Estratto del testo.

© APSIl Clásico è la partita più imprevedibile al mondo. E la finale di Supercoppa giocata, ieri sera, a Gedda lo ha confermato ancora una volta. A uscirne vincitore è stato il Barcellona, senza dubbio la squadra più forte, ma non con quella apparente semplicità che la superiorità tecnica e collettiva, mostrata durante 103’, avrebbe potuto far immaginare. Anzi. Senza un’intuizione di Raphinha, vero MVP della Supercoppa e autore di una doppietta decisiva, il rischio era quello di trascinare la super sfida ai rigori, con un epilogo impossibile da prevedere. Una superiorità che, paradossalmente, è stata accettata anche da Xabi Alonso che ha deciso di abbassare il baricentro e schierare una difesa a 5, piazzando il proverbiale autobus davanti all’area. Capire i propri limiti è segno di intelligenza, ma quando siedi sulla panchina del Real devi sapere che una scelta del genere non può non far storcere il naso in tribuna. Il Real ha, così, deciso di aspettare il Barça e per lunghi tratti è anche riuscito a rendere sterile la manovra avversaria, andando persino per primo vicino al gol con Vinícius e Gonzalo. Poi, però, quando Lamine ha deciso di entrare in scena, l’inerzia ha cominciato a spostarsi. È sua la giocata che manda Raphinha davanti a Courtois per un gol che il brasiliano incredibilmente spreca. Un errore che non pesa, perché pochi istanti dopo è lo stesso Raphinha a costruirsi da solo il vantaggio.

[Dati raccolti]
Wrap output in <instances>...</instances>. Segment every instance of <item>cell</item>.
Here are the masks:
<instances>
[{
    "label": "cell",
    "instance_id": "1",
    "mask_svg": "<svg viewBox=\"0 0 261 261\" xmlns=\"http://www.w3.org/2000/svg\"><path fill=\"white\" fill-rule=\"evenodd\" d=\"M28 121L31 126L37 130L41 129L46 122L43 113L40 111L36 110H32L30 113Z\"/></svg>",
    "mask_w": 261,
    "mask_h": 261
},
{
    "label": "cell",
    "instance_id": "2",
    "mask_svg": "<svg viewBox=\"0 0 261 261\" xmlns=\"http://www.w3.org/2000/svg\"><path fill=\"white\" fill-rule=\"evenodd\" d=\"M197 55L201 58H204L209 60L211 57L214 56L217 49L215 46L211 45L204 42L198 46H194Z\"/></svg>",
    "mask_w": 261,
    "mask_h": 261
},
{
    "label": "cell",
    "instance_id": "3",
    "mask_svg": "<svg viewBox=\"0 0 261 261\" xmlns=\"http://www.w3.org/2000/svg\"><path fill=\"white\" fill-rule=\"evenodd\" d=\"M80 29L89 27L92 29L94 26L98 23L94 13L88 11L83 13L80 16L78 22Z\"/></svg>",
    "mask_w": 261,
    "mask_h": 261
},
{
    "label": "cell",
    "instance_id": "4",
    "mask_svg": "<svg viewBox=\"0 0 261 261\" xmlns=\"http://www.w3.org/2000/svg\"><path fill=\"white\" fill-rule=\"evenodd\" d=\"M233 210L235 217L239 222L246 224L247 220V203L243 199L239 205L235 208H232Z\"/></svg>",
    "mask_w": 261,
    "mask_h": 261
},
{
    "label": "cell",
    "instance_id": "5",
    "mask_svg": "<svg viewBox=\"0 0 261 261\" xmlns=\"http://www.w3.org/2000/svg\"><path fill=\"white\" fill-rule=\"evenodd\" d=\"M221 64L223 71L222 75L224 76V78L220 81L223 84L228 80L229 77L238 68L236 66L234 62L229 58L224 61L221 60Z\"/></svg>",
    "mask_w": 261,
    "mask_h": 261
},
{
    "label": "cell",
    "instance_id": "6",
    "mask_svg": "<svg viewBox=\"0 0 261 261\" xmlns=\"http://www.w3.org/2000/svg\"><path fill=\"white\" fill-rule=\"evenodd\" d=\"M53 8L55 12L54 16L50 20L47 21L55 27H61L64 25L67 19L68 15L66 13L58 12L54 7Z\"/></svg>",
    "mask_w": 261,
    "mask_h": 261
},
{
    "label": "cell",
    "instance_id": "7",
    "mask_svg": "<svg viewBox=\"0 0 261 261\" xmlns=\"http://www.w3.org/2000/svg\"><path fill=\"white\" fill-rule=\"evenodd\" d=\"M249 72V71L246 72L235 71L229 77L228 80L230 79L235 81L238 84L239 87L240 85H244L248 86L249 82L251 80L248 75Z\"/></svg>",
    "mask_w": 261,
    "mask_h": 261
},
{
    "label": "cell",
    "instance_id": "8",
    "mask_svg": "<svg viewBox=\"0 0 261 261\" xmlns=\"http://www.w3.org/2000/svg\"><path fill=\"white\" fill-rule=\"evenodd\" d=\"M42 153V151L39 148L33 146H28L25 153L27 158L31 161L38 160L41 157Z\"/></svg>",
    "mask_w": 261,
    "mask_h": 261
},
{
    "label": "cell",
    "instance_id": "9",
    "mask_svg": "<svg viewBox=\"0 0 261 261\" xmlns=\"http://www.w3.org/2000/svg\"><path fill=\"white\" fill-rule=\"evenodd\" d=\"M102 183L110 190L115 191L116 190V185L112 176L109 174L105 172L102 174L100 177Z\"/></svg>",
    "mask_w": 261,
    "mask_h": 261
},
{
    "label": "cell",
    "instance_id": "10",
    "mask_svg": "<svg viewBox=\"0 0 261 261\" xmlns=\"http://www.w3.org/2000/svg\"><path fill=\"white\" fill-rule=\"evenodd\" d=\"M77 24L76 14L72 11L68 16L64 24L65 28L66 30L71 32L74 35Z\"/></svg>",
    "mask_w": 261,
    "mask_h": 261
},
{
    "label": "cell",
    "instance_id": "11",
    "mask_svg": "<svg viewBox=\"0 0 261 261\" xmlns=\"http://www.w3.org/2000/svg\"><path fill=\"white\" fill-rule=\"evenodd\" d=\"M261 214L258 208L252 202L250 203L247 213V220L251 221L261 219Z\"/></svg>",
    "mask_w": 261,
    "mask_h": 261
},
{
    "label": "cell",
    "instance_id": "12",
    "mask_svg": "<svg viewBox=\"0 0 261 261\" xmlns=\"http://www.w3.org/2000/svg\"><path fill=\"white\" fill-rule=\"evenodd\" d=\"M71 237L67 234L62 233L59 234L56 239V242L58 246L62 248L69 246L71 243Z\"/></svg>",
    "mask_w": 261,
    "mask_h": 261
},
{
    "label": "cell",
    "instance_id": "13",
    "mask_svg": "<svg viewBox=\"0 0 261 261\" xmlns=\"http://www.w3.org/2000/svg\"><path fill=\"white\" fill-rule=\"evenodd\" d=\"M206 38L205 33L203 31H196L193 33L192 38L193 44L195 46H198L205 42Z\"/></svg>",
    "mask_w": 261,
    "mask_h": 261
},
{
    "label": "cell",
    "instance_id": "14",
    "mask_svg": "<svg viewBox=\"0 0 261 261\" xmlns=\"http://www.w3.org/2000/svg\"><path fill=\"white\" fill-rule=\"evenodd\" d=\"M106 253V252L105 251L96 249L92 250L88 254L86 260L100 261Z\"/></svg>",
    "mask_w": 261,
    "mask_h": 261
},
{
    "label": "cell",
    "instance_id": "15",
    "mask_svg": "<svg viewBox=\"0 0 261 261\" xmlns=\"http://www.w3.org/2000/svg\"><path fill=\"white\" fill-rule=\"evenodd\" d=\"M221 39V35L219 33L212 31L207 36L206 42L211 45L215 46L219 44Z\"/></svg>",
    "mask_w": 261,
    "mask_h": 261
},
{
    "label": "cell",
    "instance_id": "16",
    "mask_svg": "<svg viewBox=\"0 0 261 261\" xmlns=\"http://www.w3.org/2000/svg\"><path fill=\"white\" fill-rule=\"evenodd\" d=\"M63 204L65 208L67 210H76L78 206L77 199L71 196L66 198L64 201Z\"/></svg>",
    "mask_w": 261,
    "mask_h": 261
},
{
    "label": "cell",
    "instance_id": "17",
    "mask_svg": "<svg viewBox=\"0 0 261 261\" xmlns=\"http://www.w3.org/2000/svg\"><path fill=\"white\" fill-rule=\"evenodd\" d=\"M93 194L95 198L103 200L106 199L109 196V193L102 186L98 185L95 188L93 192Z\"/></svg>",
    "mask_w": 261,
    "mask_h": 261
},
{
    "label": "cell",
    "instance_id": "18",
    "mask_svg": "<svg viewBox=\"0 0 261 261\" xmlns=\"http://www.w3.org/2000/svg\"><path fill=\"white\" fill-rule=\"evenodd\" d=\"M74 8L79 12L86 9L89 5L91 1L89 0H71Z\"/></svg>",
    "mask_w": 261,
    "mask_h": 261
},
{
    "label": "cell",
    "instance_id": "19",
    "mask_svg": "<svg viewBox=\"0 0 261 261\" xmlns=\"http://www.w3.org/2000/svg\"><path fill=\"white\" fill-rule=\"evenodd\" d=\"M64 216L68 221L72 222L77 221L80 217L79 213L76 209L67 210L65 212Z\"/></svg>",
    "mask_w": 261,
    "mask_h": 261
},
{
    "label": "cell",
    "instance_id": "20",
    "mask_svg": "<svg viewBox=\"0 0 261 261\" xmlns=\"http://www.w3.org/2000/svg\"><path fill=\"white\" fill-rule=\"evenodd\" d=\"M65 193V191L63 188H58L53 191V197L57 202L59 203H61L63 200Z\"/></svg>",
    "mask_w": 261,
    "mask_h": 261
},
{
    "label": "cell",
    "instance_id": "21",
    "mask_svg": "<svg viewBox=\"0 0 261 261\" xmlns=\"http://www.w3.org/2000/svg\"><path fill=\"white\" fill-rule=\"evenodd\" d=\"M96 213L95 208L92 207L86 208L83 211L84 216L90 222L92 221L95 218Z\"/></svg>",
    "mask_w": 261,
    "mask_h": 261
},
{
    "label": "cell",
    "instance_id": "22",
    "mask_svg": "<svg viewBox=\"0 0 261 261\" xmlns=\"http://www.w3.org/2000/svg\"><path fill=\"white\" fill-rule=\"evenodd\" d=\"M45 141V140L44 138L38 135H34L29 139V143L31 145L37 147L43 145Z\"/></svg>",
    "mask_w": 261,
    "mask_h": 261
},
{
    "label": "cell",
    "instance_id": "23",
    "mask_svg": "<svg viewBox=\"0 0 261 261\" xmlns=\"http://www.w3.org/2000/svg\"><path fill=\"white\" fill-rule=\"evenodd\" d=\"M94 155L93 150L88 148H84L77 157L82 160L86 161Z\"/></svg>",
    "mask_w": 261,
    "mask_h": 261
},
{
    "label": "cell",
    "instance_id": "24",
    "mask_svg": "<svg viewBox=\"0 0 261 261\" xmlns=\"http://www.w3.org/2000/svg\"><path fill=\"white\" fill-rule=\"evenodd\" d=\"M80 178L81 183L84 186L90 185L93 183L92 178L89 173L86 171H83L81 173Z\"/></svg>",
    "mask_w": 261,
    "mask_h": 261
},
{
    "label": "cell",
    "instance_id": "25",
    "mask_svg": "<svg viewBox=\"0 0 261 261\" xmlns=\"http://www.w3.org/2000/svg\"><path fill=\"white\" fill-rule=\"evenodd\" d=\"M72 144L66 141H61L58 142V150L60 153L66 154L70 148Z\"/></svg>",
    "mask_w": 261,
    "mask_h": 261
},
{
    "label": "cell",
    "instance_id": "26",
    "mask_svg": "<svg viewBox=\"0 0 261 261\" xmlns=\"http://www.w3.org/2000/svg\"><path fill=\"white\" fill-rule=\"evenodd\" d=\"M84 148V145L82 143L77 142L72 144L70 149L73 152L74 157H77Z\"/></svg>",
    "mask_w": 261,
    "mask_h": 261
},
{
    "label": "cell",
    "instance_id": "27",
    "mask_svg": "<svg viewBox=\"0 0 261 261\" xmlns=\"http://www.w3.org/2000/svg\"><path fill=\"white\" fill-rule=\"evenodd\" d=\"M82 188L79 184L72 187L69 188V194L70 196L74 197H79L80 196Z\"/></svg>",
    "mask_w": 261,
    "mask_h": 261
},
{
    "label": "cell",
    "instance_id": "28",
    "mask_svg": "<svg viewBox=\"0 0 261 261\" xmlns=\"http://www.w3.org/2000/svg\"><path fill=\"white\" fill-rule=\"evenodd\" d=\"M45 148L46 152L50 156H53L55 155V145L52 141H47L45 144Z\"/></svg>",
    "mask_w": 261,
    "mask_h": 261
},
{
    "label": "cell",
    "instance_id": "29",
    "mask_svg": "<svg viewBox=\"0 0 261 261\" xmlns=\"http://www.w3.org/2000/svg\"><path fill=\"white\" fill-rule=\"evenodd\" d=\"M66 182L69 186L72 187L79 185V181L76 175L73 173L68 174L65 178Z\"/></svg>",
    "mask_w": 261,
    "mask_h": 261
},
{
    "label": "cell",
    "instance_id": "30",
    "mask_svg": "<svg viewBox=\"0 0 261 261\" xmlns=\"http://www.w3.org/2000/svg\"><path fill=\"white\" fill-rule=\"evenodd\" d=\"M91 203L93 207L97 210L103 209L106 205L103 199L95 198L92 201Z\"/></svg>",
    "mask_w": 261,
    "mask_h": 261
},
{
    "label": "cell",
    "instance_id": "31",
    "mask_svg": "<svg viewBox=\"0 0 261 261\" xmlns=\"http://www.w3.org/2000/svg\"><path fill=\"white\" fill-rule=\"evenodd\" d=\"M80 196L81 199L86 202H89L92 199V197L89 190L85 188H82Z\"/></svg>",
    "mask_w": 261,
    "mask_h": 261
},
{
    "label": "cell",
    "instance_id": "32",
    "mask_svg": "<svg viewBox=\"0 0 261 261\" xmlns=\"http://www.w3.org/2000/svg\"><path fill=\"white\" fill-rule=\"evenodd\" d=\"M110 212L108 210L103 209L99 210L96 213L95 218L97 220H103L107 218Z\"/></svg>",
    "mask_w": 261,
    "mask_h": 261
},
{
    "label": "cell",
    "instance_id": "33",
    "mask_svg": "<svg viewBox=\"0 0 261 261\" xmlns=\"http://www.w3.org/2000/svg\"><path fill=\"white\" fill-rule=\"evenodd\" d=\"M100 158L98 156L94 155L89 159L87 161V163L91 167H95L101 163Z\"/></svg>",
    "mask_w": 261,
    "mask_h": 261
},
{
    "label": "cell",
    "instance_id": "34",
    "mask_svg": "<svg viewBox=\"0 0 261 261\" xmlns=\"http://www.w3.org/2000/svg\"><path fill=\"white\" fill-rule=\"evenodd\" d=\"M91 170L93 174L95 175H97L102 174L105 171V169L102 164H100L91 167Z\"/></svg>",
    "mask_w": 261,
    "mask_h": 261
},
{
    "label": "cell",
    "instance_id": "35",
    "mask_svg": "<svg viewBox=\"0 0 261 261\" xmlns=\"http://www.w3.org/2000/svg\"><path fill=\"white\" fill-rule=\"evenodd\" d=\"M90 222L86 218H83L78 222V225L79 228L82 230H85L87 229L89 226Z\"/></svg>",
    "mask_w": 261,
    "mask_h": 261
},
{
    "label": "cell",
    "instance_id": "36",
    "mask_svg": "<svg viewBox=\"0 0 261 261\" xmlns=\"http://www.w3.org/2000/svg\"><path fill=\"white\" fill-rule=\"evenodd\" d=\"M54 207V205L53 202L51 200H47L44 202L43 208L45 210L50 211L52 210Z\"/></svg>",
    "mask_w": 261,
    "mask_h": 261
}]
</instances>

Consegna. Elenca, per favore, tutte le persone chiamate per nome nell'articolo sulla finale di Supercoppa, nell'ordine in cui compaiono.

Risposta. Raphinha, Xabi Alonso, Vinícius, Gonzalo, Lamine, Courtois